Spatial question items

* begin *

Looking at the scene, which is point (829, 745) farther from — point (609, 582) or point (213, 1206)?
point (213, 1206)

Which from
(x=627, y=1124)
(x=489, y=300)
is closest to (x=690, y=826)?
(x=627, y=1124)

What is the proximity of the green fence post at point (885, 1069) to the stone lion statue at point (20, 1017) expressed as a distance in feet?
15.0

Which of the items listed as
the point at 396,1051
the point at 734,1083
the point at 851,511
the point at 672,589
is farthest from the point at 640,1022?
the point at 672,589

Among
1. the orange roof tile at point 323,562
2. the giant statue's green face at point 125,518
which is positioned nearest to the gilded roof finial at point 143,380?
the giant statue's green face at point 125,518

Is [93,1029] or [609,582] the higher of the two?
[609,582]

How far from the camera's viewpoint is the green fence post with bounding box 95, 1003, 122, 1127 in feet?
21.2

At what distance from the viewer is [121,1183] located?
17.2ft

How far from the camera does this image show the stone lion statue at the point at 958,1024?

* end *

What to work on: Show every line of the items above in which the word "lion" appears.

Finished exercise:
What is the proximity of the green fence post at point (885, 1069) to the stone lion statue at point (20, 1017) expressed as a distance in feet?
How far from the camera does this image show the stone lion statue at the point at 958,1024?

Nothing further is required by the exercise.